▶ Task instructions:
- A) Duplicate the Mothman transcript from "Introduction to the" to "the Mothman product.".
- B) Pick up the Mothman transcript after its final line and keep it going.
*** Opening Passage shown ***
Introduction to the Mothman Legend

00:05:08
Speaker
Worth a try. I think it's a not the most expensive bottle, but it's pretty good bang for its buck. So anyways, we'll get on to the Mothman product.
00:05:19
Speaker
not the prophecies because that was a movie, uh, with just the whole legend of the mothman as a urban legend. Um, I know of the mothman. I haven't like researched too much into the mothman, but like I said before, Jeff grew up in West Virginia where the mothman is from. So they're, they, they go way back. So I'll let, I'll let Jeff jake take over here while I drink my bourbon.
00:05:44
Speaker
We're going have swap out occasionally. All right. So Mothman creature reportedly seen primarily, not exclusively, in Point Pleasant, West Virginia.
00:05:58
Speaker
um Primarily between November 1966 to December 15th, 1967. Most famously, it
00:06:08
Speaker
most famously it was
00:06:13
Speaker
back home referred to as a harbinger. So during that time, that's when the bridge collapsed. Mothman was seen just before the bridge collapse.
00:06:24
Speaker
They'd been visiting this family, giving them kind of dreams and everything else before the bridge collapse. Not exactly of it, but alluding to it.
00:06:35
Speaker
So is it like a harbinger of destruction or is this, or was the Mothman warning these people that this was going to happen? See, that's, that's the part that's still hotly debated.
00:06:48
Speaker
You have a large group of people that are like, oh no, Mothman means no harm. It just warns you of things to come. Yeah. And then you have others where it's like, do we know? Because it was seen at the bridge. It launched from the bridge moments before it collapsed. Yeah.
00:07:05
Speaker
Did it have something to do with it? Yeah. We all know how moths chew through clothes and everything else. So... And just like other cryptids where there's always a debate, like there seems to be good cryptids and there seems to be other cryptids that they think are evil. So like Bigfoot or something they're like, oh, he's Bigfoot's good.
00:07:26
Speaker
And like the Chupacabra would be evil. I imagine. I don't know. Goat suckers. Yeah.

Exploring Mothman Encounters and Theories

00:07:34
Speaker
So continuing on with that, one of the most famous encounters came on November 15th, 1966, when Roger and Linda Scarberry and Steve and Mary Mallett reported seeing a large flying man with 10-foot wings with glowing red eyes while driving along State Route 62, just north of Point Pleasant.
00:07:53
Speaker
So personally, I've never seen a guy with 10-foot wings before. i mean, I've seen the Batman movies. So I guess I kind of have seen them before. Are those 10 foot wings he's got? Yeah. So it's a 10 foot wings. Well, i meant Batman. Oh, Batman. Yeah. He extends it out like this. Like it goes a little farther out. He's what? Over six foot. Yeah. I think it's, it depends on the Batman probably. oh Probably. Yeah.
00:08:17
Speaker
But yeah. So Mothman would be probably bigger than Batman. Yes. Definitely scarier, because a dude dressed as a bat in an actual cryptid that looks like a moth would be terrifying. a giant moth-like person, yes.
00:08:30
Speaker
Have we ever thought about the possibility that the Mothman is the child of Mothra?
00:08:38
Speaker
I don't think so. I don't think it's bad. I don't think that's ever been done. There's not very many famous moth or moth people. No, there's really not. You figure there might be some connection. course, West Virginia and Japan are very far apart.
*** Closing Passage shown ***
*** Opening Provided data ***
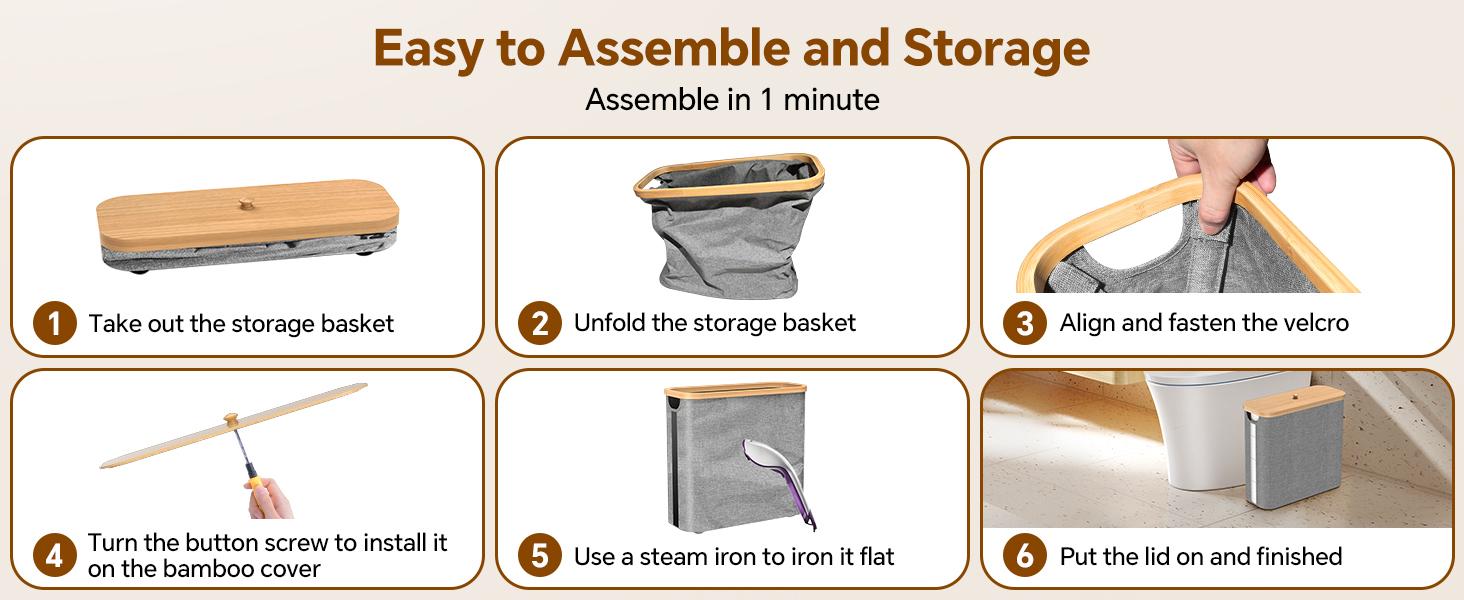 Easy to Assemble and Storage

Assemble in 1 minute

1 Take out the storage basket

2 Unfold the storage basket

3 Align and fasten the velcro

4 Turn the button screw to install it on the bamboo cover

5 Use a steam iron to iron it flat

6 Put the lid on and finished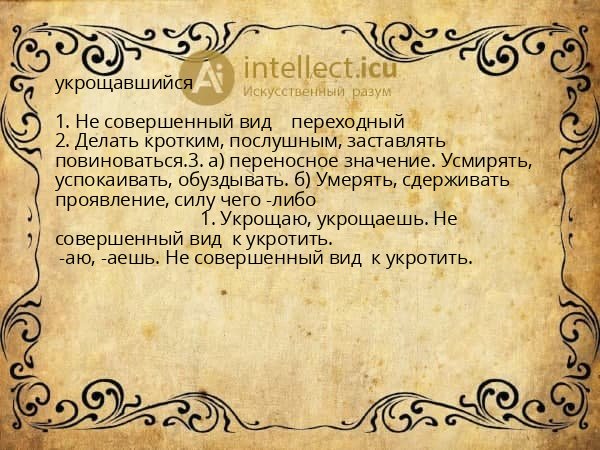 Ai intellect.icu
Искусственный разум

укрощавшийся

1. Не совершенный вид переходный
2. Делать кротким, послушным, заставлять повиноваться.3. а) переносное значение. Усмирять, успокаивать, обуздывать. б) Умерять, сдерживать проявление, силу чего -либо
1. Укрощаю, укрощаешь. Не совершенный вид к укротить.
-аю, -аешь. Не совершенный вид к укротить.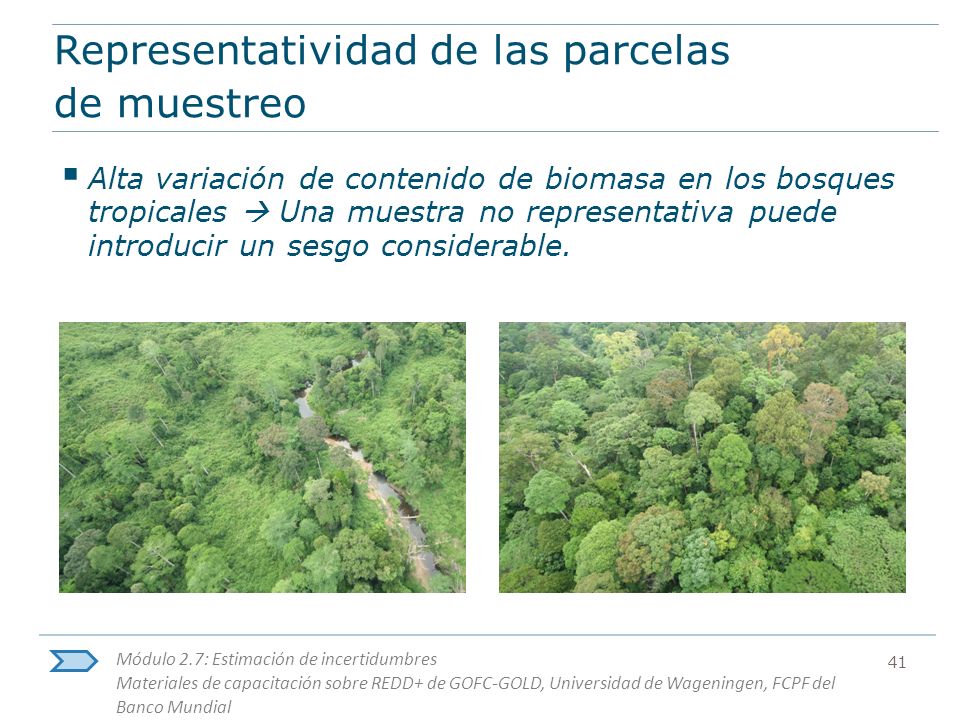 Representatividad de las parcelas de muestreo

▪ Alta variación de contenido de biomasa en los bosques tropicales → Una muestra no representativa puede introducir un sesgo considerable.

Módulo 2.7: Estimación de incertidumbres
Materiales de capacitación sobre REDD+ de GOFC-GOLD, Universidad de Wageningen, FCPF del Banco Mundial

41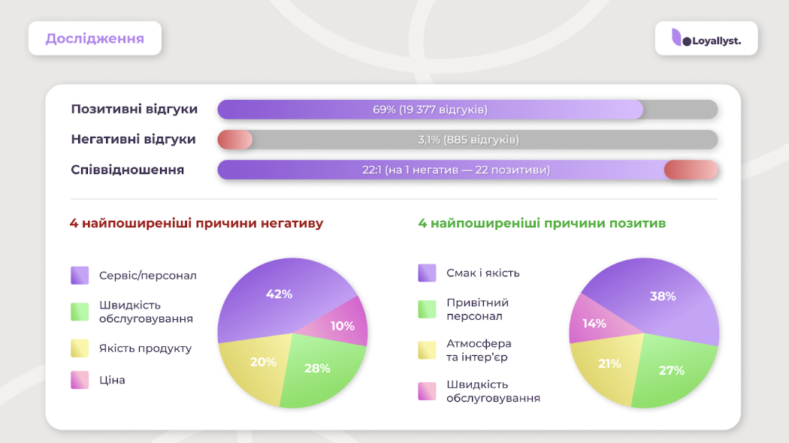 Дослідження

Loyallyst.

Позитивні відгуки 69% (19 377 відгуків)

Негативні відгуки 3,1% (885 відгуків)

Співвідношення 22:1 (на 1 негатив — 22 позитиви)

4 найпоширеніші причини негативу

Сервіс/персонал

Швидкість обслуговування

Якість продукту

Ціна

42%
10%
20%
28%

4 найпоширеніші причини позитив

Смак і якість

Привітний персонал

Атмосфера та інтер'єр

Швидкість обслуговування

38%
14%
21%
27%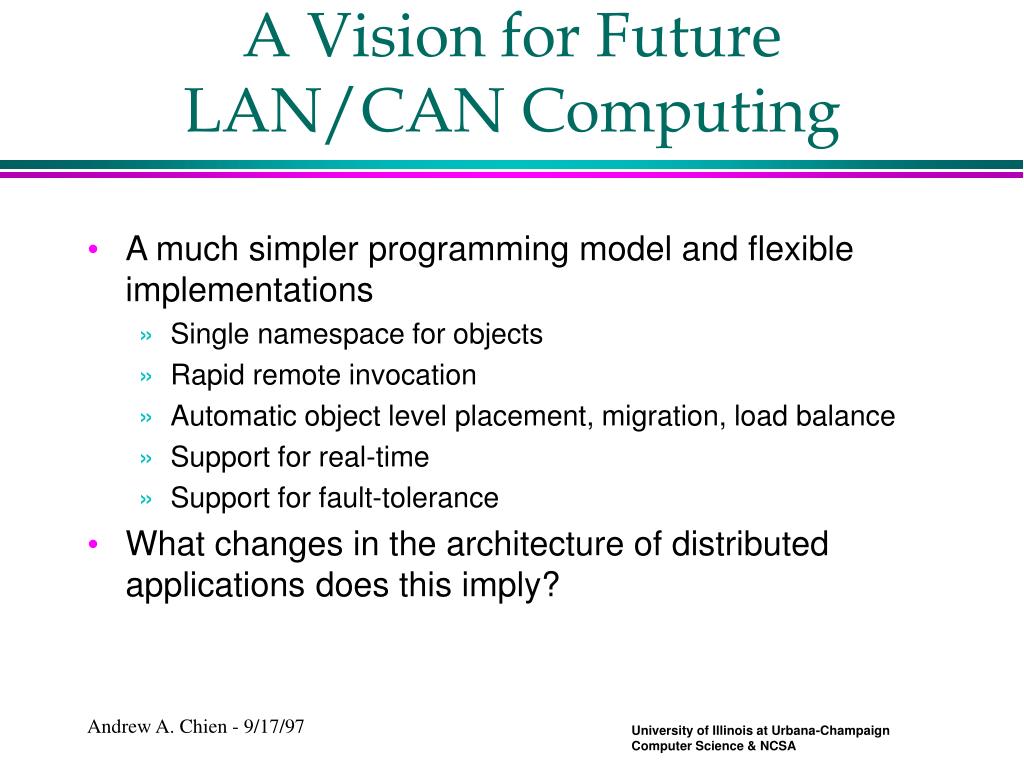 A Vision for Future LAN/CAN Computing

• A much simpler programming model and flexible implementations
» Single namespace for objects
» Rapid remote invocation
» Automatic object level placement, migration, load balance
» Support for real-time
» Support for fault-tolerance
• What changes in the architecture of distributed applications does this imply?

Andrew A. Chien - 9/17/97

University of Illinois at Urbana-Champaign
Computer Science & NCSA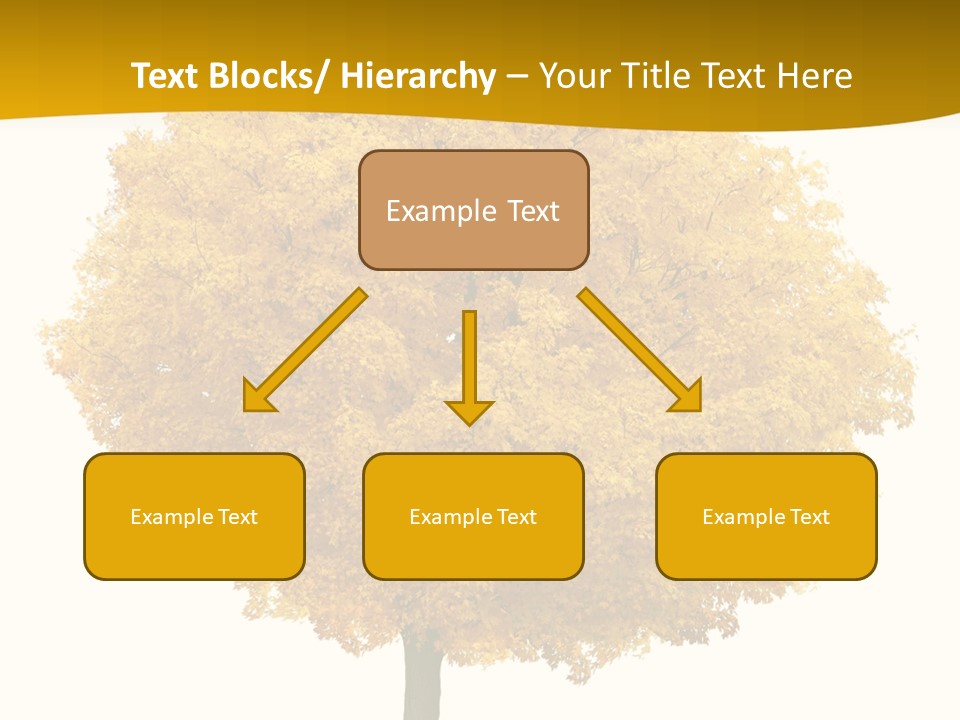 Text Blocks/ Hierarchy – Your Title Text Here

Example Text

Example Text

Example Text

Example Text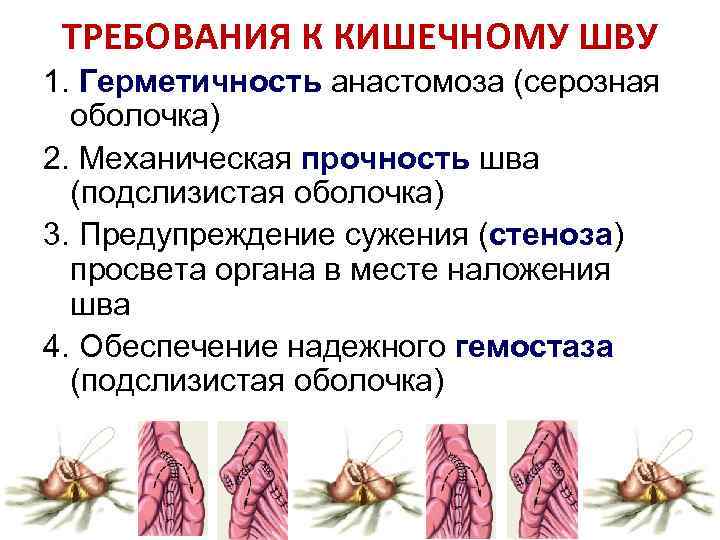 ТРЕБОВАНИЯ К КИШЕЧНОМУ ШВУ

1. Герметичность анастомоза (серозная оболочка)

2. Механическая прочность шва (подслизистая оболочка)

3. Предупреждение сужения (стеноза) просвета органа в месте наложения шва

4. Обеспечение надежного гемостаза (подслизистая оболочка)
*** Closing Provided data ***
▶ Answers for each item:
- A)
Introduction to the Mothman Legend

00:05:08
Speaker
Worth a try. I think it's a not the most expensive bottle, but it's pretty good bang for its buck. So anyways, we'll get on to the Mothman product.

- B)
00:08:53
Speaker
True. So let's... Both equally as isolated. Yes. and So they saw a menacing figure standing six to seven feet tall near an abandoned National Guard armory building and power plant. And when they say six to seven feet tall, I have to keep in mind this is in the 60s.
00:09:11
Speaker
So people were a little smaller back then. So six to seven feet back then was pretty big. You had Will Chamberlain with 10-foot wings at that time, basically. Yeah. Yeah.
00:09:25
Speaker
I mean, it's not uncommon back home. I have a couple cousins. Like, I'm the gru i'm the smallest. And I have a couple cousins who are between 6'7 and seven three Yeah. i have I have a couple tall cousins.
00:09:38
Speaker
and I'm not tall. I'm the averagest of averages. You also have to consider, like, West Virginia is the meth capital of the United States. But does that make you grow bigger or smaller? That's right.
00:09:52
Speaker
Depends on how good the stuff is you're smoking, I guess. So, panicking, Roger Scarberry sped away and the creature followed, rising like a helicopter and easily keeping pace even as the car hit 100 miles per hour.
00:10:07
Speaker
Over the following 13 months, over 100 witnesses reported encounters with a large winged humanoid creature standing between 6 and 7 feet tall with enormous red eyes and a wingspan estimated 10

The Silver Bridge Collapse and Related Conspiracies

00:10:18
Speaker
15 feet. here's...
00:10:19
Speaker
so here's I love it. It's West Virginia. It's my home state. I obviously want to represent it, but this is where in the story i start kind of losing it.
00:10:33
Speaker
It rose up straight like a helicopter. It's a moth creature, but the that's not how a moth would fly. No. Like they, you would normally like launch and then flap and they don't really hover even when they're bumping into like your light bulb on your porch. Like it's back and forth.
00:10:52
Speaker
And then as someone one who grew up in southern West Virginia, where the hell is it straight enough to go 100 miles an hour? If you go straight through the forest, i yeah get the stop is a a lot harder. i mean, I know it's the 60s and like the vehicles back then are all built like tanks, but 100 miles an hour, that's impressive. Mm-hmm.
00:11:20
Speaker
Now, the other thing I thought, now this is my conspiracy side, if they actually, people were seeing all of these sightings of the same thing, red eyes, big wings, and then, of course, they said, rose like a helicopter, right? So what if the Mothman, because these people don't know what they're seeing, isn't actually a Mothman?
00:11:42
Speaker
we It was originally seen over by an armory, right, and for the military. yeah What if it was military technology that they were trying out in the area, and then they, whoever was flying it, just was dumb enough to keep getting caught.
00:11:57
Speaker
yeah True. Over and over. I mean, the wings, I don't know how to explain that unless it's for gliding. If they had some other kind of propulsion, that could explain why it rose like a helicopter rather than, you know, flapping like ah like a moth or a bird or something with wings would.
00:12:13
Speaker
And red eyes, especially at nighttime, might be infrared vision. Could be. So... They also use red at night because it's less harmful to night vision because it engages the rods instead of the cones in your eyes.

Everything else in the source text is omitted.